— START Excerpted passage —

As soon as I started the climb, the sky darkened, and it began to rain. I hoped it would be brief, but it only got worse. About halfway up, the rain turned to hail. With every foot of elevation gained, the temperature dropped, and the wind pushed against me.

The rational part of my brain started scanning the trees hoping to find shelter. But the other, not-so-rational part whispered, “What happened to all that tough guy bullshit you told yourself about ‘not checking the weather because it doesn’t matter?’ You’re getting what you came for. This is it. This is why you’re here.”

I was like, “You’re right, non-rational part.” And I committed. I had to do it.

I dug down deep, found that resolve, and just like that, the rain and hail stopped. When you’re really struggling, the subtlest bit of relief will appear as Providence. As the clouds parted, I felt the apricity crawl across my back. And then the wind shifted, and I had this extraordinary sense – it was actually pushing me up the mountain. I got this feeling I couldn’t ignore, like the gods were rewarding me for not quitting when I wanted to, for not taking the easy way out, and an overwhelming conviction that I was exactly where I was supposed to be. My nihilism has never prevented me from having a mystical experience. If that seems contradictory, it’s because it is. But it’s our contradictions that make us such an interesting species.

A lone cyclist is dwarfed by sweeping switchbacks ascending through a desert landscape.

When I got to Taos, I was soaked. I considered breaking into a padlocked shack to sleep for the night, but the two tweakers dismantling a refrigerator nearby gave me reservations. At that very moment, I got a message from an old friend from Texas telling me they currently lived in Taos. What a brilliant stroke of luck! He put me up for the night. I was grateful to be dry and warm.

— END Excerpted passage —
— START Provided material —

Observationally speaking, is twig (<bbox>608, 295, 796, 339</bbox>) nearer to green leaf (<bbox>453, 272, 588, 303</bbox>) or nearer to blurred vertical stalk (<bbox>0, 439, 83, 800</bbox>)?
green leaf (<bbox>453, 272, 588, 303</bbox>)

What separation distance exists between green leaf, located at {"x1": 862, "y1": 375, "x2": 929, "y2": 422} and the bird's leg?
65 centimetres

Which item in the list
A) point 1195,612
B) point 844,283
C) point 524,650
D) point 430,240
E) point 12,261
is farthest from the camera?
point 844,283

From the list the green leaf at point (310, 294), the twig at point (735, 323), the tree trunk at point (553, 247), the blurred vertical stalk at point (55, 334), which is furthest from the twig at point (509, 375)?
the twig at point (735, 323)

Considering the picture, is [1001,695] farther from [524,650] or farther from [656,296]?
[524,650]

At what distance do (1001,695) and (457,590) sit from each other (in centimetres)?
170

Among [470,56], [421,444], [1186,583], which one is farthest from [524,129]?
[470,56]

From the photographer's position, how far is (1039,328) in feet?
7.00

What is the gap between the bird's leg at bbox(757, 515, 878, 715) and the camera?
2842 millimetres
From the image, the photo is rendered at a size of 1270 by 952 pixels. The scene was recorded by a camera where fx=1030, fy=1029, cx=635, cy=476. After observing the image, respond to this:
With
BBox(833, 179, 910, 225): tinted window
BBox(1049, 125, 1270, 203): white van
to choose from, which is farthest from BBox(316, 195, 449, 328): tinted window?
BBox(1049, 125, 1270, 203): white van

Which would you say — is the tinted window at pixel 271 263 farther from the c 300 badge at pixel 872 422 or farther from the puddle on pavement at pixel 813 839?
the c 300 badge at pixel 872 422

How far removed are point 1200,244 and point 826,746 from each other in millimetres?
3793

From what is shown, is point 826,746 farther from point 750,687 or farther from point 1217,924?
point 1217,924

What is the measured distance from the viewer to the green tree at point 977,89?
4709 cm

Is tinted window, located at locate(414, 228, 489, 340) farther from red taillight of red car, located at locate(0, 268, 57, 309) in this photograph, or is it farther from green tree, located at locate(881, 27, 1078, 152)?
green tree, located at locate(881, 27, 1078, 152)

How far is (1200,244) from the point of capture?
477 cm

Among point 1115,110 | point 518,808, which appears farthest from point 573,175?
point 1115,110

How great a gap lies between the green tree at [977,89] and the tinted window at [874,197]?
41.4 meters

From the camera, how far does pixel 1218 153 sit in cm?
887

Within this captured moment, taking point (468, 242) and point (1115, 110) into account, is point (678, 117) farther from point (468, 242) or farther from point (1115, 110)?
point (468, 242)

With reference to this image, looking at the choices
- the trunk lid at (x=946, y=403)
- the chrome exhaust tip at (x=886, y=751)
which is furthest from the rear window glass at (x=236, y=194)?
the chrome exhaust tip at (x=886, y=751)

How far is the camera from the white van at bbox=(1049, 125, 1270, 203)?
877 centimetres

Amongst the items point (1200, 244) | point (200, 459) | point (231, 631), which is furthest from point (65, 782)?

— END Provided material —

Please say whether each statement agrees with the account of the climb, answering yes or no and quoting word for word the part of the account that decides it. 1. The rain changed to hail about halfway up. 2. The writer slept in a padlocked shack in Taos. 3. After the wind shifted, it seemed to push the writer up the mountain. You won't need the rows for any of this.

▶ _Response to this exercise_
1. Yes: "About halfway up, the rain turned to hail."
2. No: "I considered breaking into a padlocked shack to sleep for the night, but the two tweakers dismantling a refrigerator nearby gave me reservations."
3. Yes: "And then the wind shifted, and I had this extraordinary sense – it was actually pushing me up the mountain."